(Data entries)
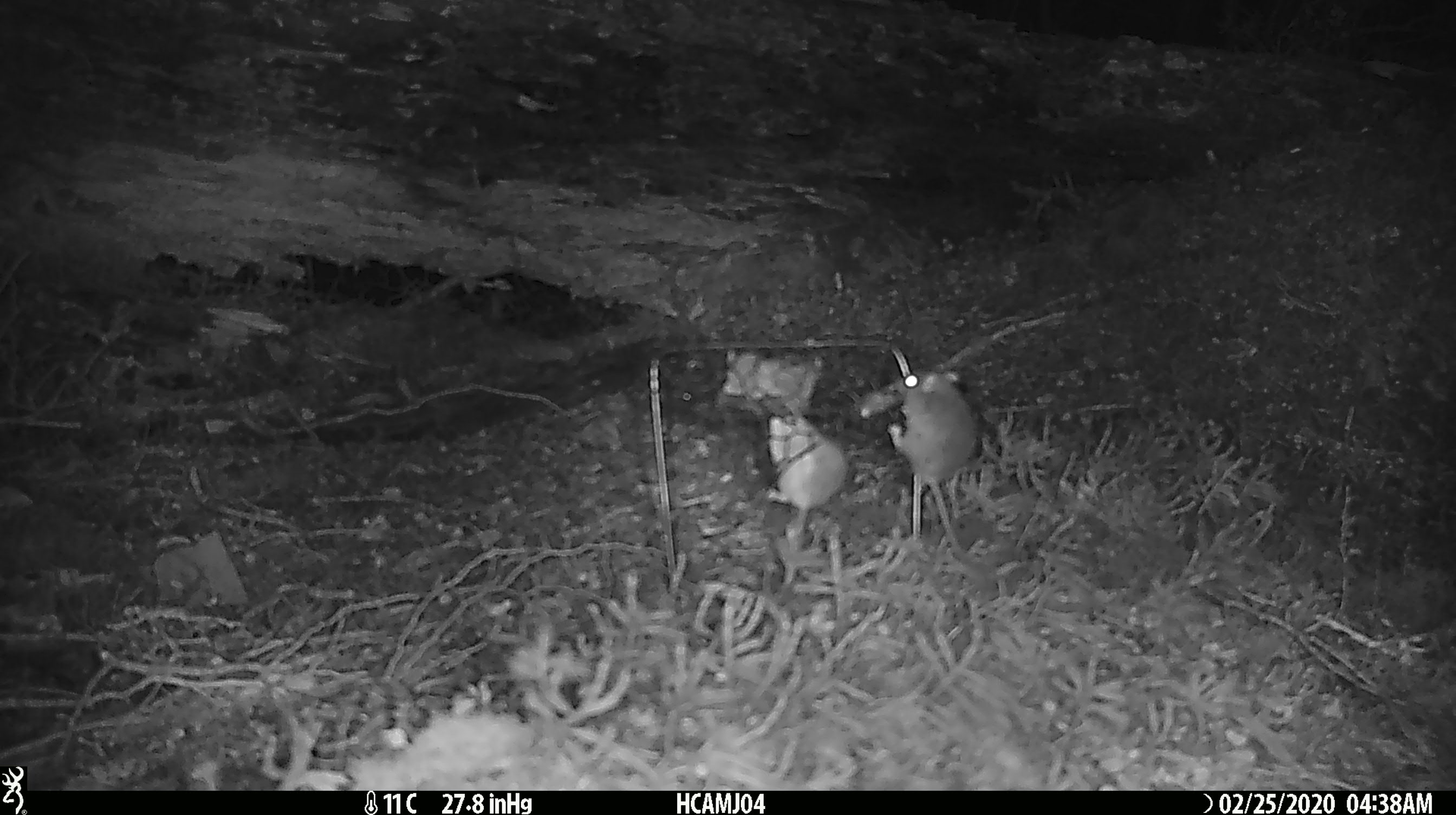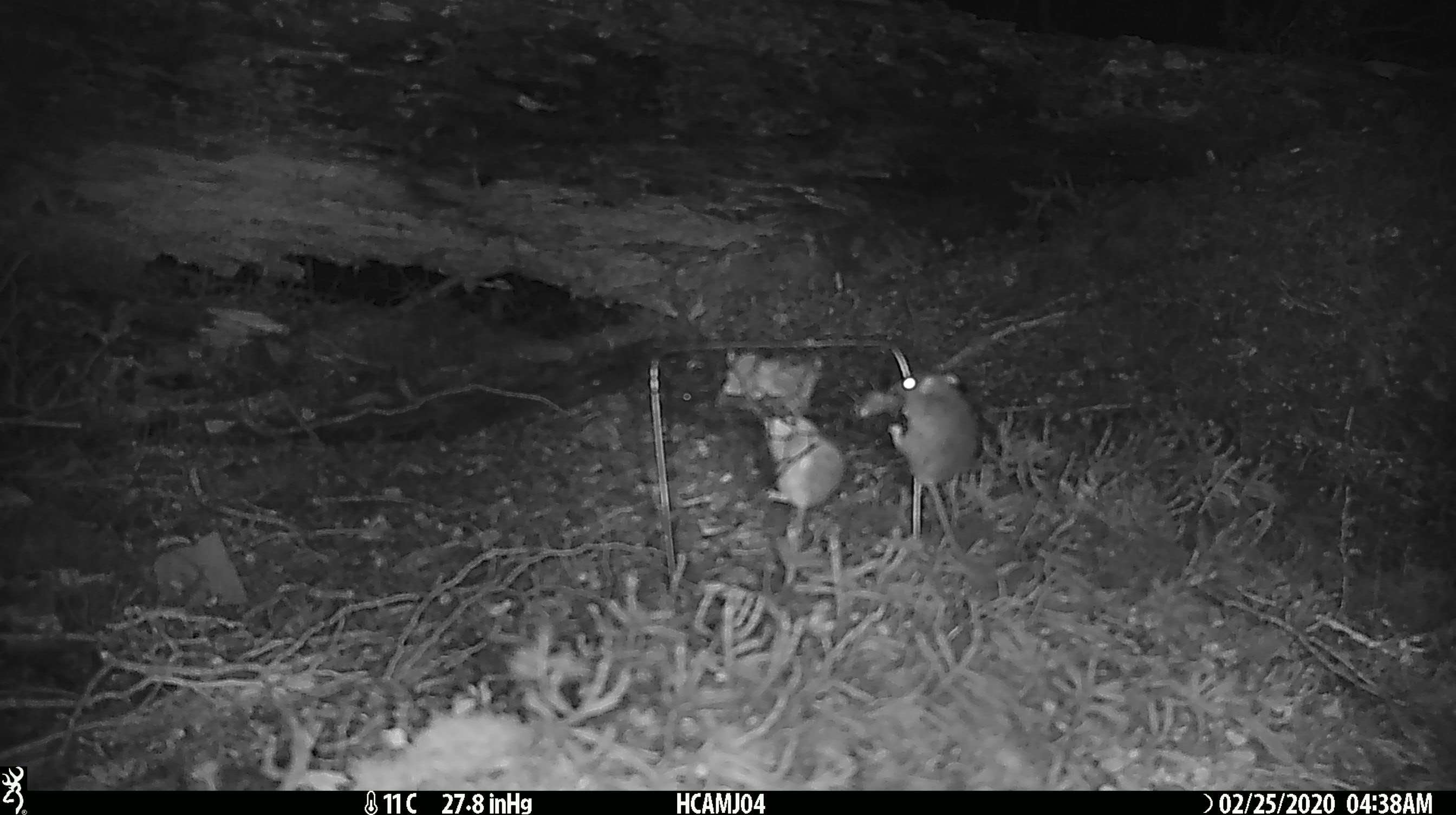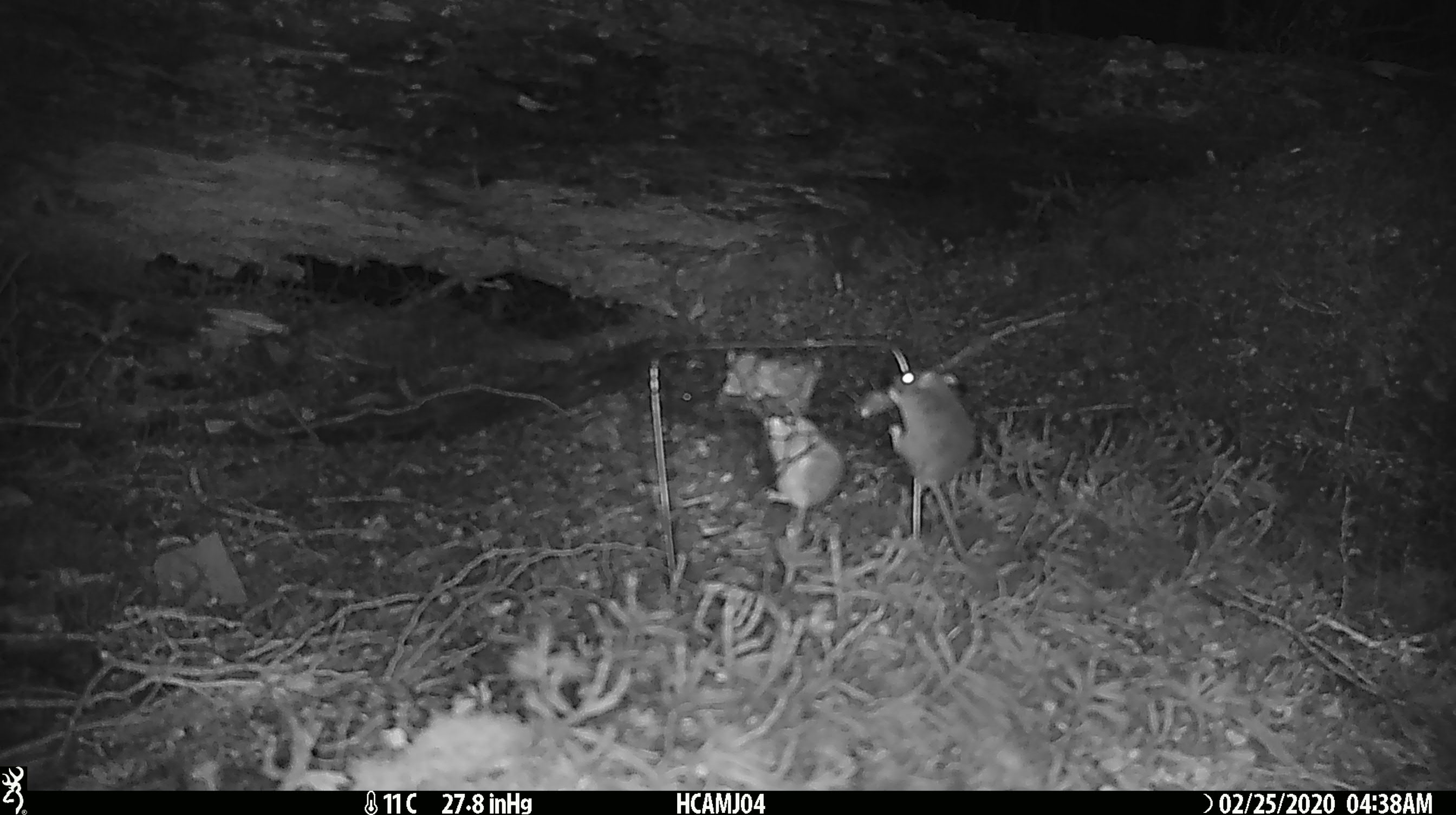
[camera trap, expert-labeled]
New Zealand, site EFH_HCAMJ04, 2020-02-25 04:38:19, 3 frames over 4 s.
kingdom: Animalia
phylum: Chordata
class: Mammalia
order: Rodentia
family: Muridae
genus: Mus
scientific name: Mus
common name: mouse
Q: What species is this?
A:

[Exercise objective] Please write out, exactly as they appear, the lines from the line containing "phylum: Chordata" through the last line of the records above, both included.

[Written answer]
phylum: Chordata
class: Mammalia
order: Rodentia
family: Muridae
genus: Mus
scientific name: Mus
common name: mouse
Q: What species is this?
A:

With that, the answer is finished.